Conséquence : les policiers n’ont tout simplement pas le droit de venir chez vous, comme bon leur semble.
« Une des libertés fondamentales, c’est le respect de la vie privée qui est garanti par la Constitution et l’article 9 du Code civil. C’est l’une des bases de l’Etat de droit, sinon n’importe quel policier rentrerait chez vous. On ne serait plus du tout en Etat de droit », indique Maître Avner Doukhan, avocat au barreau de Paris, dans le même article.

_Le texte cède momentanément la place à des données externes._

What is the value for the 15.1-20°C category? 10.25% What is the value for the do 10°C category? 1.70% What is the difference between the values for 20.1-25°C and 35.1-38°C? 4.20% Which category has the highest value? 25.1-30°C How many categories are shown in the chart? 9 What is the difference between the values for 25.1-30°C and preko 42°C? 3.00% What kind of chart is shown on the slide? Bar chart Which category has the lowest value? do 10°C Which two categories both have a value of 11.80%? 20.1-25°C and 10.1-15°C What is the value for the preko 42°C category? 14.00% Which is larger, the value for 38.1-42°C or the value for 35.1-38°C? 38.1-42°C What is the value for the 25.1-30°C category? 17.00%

" On ne peut pas sanctionner le fait d’être à 30 dans un appartement ", rappellent les juristes, sauf pour tapage nocturne ou non-respect du couvre-feu, s’il est bien constaté. La mise en danger de la vie d’autrui « ne tient pas » non plus sur le plan du droit," conclut le journaliste François Vignal.
Un besoin de convivialité et de liberté
Ces rassemblements festifs traduisent un besoin de se retrouver socialement, de rompre l'isolement, de se réunir en famille et entre amis. Et cela augmente dans les cabinets des thérapeutes.
" Je vois les tensions monter. La solitude et le manque de contacts créent des tensions qu'il faut évacuer. Si on n'évacue pas ces tensions, cela risque de se retourner contre soi, avec des dépressions voire des suicides. Ou de se retourner contre les autres par la violence. " analyse Jacque Lucas, psychothérapeute. "Faire la fête est un très bon moyen d'évacuer ce mal-être. Se rassembler est un besoin indispensable et salvateur. Sans cela, on est seul et sans soutien, face à soi et au vide. Les gens devraient pouvoir se rassembler dans un cadre de protection."
Depuis un an, l'association SOS Amitiés Montpellier enregistre une très forte hausse d'appels de détresse liés à l'isolement.
" La solitude est la principale cause des personnes qui nous appellent. Depuis un an, cette solitude s'est renforcée. Nous avons beaucoup de familles monoparentales, de personnes âgées qui ne voient personne pendant une semaine ou plus" explique Gérard Villard de SOS Amitiés 34.
Selon une enquête de l'IFOP (Institut français d'opinion publique), un Français sur cinq dit avoir souffert de solitude en 2020. Un chiffre en hausse de 5 points par rapport à 2018.